Bahkan dalam hal ini Umar pernah menyampai kan: Barang siapa yang mendengar
hadis dari Nabi kemudian ia meriwayatkannya sesuai dengan yang didengarnya
orang itu selamat.[2]
Namun, penyampaian hadis secara makna tidak dapat dihindari oleh sahabat yang
melihat kejadian di zaman Rasul, namun tidak dapat menyampaikan secara lafaz
c.
Penyampaian hadis fi’liyah Rasul. Pada
masa sahabat hadis fi’liyah tidak hanya disampaikan secara fi’liyah, tetapi
juga secara verbal. Hal itu disebabkan suatu keniscayaan sahabat untuk menceritakan cara Rasul melakukan sesuatu.
Realitas ini tentu saja akan berdampak pada perbedaan versi antara sahabat yang
satu dengan yang lain.

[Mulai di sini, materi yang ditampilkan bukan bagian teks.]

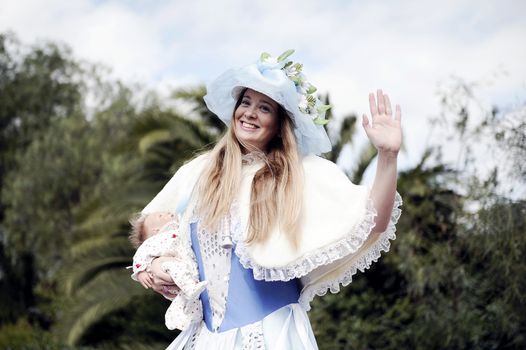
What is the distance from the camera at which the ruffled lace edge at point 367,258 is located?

Ada sahabat yang
dapat menyampai kan secara rinci dan sesuai dengan perbuatan
Rasulullah, akan tetapi mungkin juga ada
sahabat yang hanya menangkap hal yang sangat umum atau penting saja.
d.
Penyampaian Hadis Rasulullah yang
berbentuk dialog antara Rasul dengan sahabat, pada masa ini disampaikan oleh
sahabat secara verbal dengan versi masing-masing.
Kenyataan
sejarah yang disebutkan di atas membuka peluang terhadap adanya hadis Rasul
yang disampaikan sahabat tidak seperti ketika mereka menerimanya. Hal itu disebabkan beberapa faktor yang
berimplikasi pada keharusan menjaga kemurnian hadis Rasul. Hal itu terlihat dari beberapa kebijakan yang
dilakukan oleh Khalifah dalam menjaga hadis Rasul.
2)
Upaya Khalifah Rasyidin menjaga
Hadis Rasulullah
Setelah Rasulullah meninggal dunia,
upaya yang sangat luar biasa dilakukan sahabat untuk menjaga
dan memelihara hadis Rasul, dan berpegang
teguh dengan hadis Rasul. Ada beberapa cara yang dilakukan:
1.
Hati-hati dalam
menyampaikan hadis
Bentuk kehati-hatian sahabat dalam menyampaikan hadis Rasul terlihat pada ketentuan yang ditetapkan
dan dijalankan oleh sahabat :
a.
Menyedikitkan (membatasi) periwayatan Hadis
Setelah Rasulullah SAW. wafat, Khalifah Rasyidin mengambil
beberapa kebijakan untuk menjaga hadis Rasulullah. Kebijakan
Khalifah Rasyidin berkaitan dengan ada’
(menyampaikan) hadis terlihat ketika kebijakan Khalifah agar tidak menyampaikan hadis kecuali karena sangat
dibutuhkan.[3] Menyedikitkan atau membatasi
periwayatan
dilakukan oleh Khalifah dalam upaya hati-hati menjaga atau memelihara hadis
Rasulullah dan memberikan pembatasan dalam periwayatan agar orang tidak
menyampaikan sunnah yang bukan sunnah. [4]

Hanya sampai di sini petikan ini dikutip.